The part of the story that they left out of the Mary Poppins movie is when Mrs. Banks is abused by a mob of men and young boys and arrested for causing a disturbance even though she and her sisters-in-arms are quietly assembled--holding banners that quote the US Constitution and the current President's own words--and it's the men who are causing all the disturbance. They also left out the part where Mrs. Banks is abusively dragged into a dark prison, thrown in with rats, common criminals, blankets that get laundered once a year, and a bucket for a toilet. Nor do they show prison employees shoving the hose up Mrs. Banks's nose to force feed her when she decides to go on a hunger strike.

" 'These women have raised neither hand nor voice,' wrote one female reporter who eventually stood on the picket line herself and was arrested. 'They speak no word and do not attempt to defend themselves if attacked,' she explained."

But those omissions and discrepancies could be attributed to the fact that Mary Poppins takes place in jolly, old England, and it was in America during the presidency of Woodrow Wilson that all of these abuses were being endured by the informed women who had resolve to organize and question how the US could be fighting for democracy in Europe while simultaneously denying democratic participation--the Vote--to women at home.

Being able to speak freely is what America is all about, right?

But students of American history know that there are times when Freedom of Speech seems to be reserved for only SOME Americans, those who agree with the government.

"Now, however, the growing nationalism of wartime made such protests seem, as reported in newspapers, 'unwomanly,' 'unpatriotic,' 'dangerous,' 'undesirable,' even 'treasonable.' "

(Sound familiar?)

The central focus of WITH COURAGE AND CLOTH: WINNING THE FIGHT FOR A WOMAN'S RIGHT TO VOTE is on the years of widespread activism and protest directly preceding the adoption of the Nineteenth Amendment in 1920. And it is during those final years of a fight that began in earnest back in Seneca Falls in 1848 that we so clearly see the parallels between the suffering of those brave Americans involved in the Women's Suffrage Movement and the violence and repression faced by those in the Civil Rights Movement; those images that so many of us watched either on television or firsthand; those images that so many of us will never forget.

Another parallel that I found interesting involves the fact that:

"The period from 1896 to 1910 (during which no states adopted woman suffrage) became known as the 'doldrums' of the movement. The wind seemed to go out of the sails of the cause. No matter how hard suffragists argued in support of votes for women, they could not muster the momentum to overcome the anitsuffragists, or 'Antis,' who opposed them."

◆ **Tasks and exercises**:
(a) List every word that, according to the passage about women's suffrage, newspapers used to describe the wartime protests.
(b) Write a continuation of the passage about women's suffrage, picking up after its final quotation.
The lines that follow are separate material and have no connection to the passage about women's suffrage.

(Entries from a dataset)
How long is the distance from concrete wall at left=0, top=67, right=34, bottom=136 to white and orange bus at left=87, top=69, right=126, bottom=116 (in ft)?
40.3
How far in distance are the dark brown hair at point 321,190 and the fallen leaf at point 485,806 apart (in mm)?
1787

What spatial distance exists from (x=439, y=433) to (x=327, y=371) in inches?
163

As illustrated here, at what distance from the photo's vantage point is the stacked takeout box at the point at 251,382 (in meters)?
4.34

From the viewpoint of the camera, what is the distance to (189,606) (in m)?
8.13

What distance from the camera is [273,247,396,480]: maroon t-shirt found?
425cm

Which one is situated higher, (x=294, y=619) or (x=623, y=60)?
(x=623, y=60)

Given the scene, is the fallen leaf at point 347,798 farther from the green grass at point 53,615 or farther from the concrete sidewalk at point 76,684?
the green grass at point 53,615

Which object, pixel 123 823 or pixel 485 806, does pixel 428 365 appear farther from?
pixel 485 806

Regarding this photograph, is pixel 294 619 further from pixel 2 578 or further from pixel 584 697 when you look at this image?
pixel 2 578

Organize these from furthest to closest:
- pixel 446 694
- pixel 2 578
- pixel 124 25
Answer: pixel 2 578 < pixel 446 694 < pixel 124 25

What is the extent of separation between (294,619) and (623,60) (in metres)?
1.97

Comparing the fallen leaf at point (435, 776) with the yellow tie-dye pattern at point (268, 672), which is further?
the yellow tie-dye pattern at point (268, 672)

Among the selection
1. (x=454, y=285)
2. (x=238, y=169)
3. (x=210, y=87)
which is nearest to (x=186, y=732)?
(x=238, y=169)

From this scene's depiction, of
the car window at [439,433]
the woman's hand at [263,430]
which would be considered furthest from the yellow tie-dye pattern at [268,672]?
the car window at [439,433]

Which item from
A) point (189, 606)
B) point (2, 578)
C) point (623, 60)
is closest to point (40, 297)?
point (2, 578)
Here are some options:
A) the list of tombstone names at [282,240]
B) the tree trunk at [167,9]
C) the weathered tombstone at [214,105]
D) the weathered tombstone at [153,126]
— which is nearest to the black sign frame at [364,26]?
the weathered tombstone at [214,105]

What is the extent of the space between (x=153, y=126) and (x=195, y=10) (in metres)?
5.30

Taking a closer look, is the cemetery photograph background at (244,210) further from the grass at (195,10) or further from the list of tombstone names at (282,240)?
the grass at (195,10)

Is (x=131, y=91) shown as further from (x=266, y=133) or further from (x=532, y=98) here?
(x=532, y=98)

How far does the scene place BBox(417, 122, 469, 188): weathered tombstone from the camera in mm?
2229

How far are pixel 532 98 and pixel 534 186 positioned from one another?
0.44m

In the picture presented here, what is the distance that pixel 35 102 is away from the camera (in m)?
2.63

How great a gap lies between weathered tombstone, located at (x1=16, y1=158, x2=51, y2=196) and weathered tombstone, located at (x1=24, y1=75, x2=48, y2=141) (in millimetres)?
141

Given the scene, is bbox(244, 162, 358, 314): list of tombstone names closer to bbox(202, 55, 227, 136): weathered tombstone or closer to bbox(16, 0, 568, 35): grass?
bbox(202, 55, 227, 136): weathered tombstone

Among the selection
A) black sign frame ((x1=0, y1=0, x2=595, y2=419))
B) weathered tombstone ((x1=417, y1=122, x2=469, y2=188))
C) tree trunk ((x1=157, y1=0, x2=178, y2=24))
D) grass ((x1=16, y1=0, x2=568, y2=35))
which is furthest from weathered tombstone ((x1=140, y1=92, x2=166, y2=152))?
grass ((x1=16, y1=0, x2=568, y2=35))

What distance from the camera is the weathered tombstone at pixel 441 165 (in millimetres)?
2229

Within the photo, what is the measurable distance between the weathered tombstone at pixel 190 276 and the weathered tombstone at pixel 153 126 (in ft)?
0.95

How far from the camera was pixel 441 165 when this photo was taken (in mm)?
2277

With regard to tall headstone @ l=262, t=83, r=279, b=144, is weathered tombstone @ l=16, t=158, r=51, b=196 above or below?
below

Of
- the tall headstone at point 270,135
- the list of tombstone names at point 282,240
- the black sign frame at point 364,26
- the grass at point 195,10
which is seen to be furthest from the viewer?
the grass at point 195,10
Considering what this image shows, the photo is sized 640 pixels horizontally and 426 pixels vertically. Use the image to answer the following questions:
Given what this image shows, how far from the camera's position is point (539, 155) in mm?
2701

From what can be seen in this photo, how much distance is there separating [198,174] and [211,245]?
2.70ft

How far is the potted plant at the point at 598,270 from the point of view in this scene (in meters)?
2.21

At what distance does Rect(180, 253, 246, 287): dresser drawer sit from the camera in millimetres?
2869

◆ **Responses**:
(a) unwomanly, unpatriotic, dangerous, undesirable, treasonable

(b)
It would seem to me not to be coincidental that the same year that the US Supreme Court ruled in Plessy v. Ferguson that "separate but equal" was permissible, leading to baseball owners successfully conspiring to eliminate people of color from the Major Leagues for half a century, and leading to the growth of all those other insidious tentacles of apartheid that spread across America and took hold of it, that American women would face a similar fate at the hands of white paternalism.

"It's grand to be an Englishman in 1910
King Edward's on the throne;
it's the age of men"
--"The Life I Lead," from Disney's Mary Poppins

It is during this period that several award-winning historic novels dealing with oppressed young women are set: Jennifer Donnelly's A NORTHERN LIGHT and Jennifer Holms's OUR ONLY MAY AMELIA quickly come to mind. To read that scene in A NORTHERN LIGHT where the well-educated "Miss Wilcox" is offered the choice by her husband of either complying with his demands or being institutionalized as mentally unfit provides an understanding of what kind of power men wielded over women. WITH COURAGE AND CLOTH will make a great companion for these books.

Thank goodness for the Senator we meet in WITH COURAGE AND CLOTH, a man who listened to his mother and allowed this particular phase of injustice by the minority of the American population against the majority to come to an end.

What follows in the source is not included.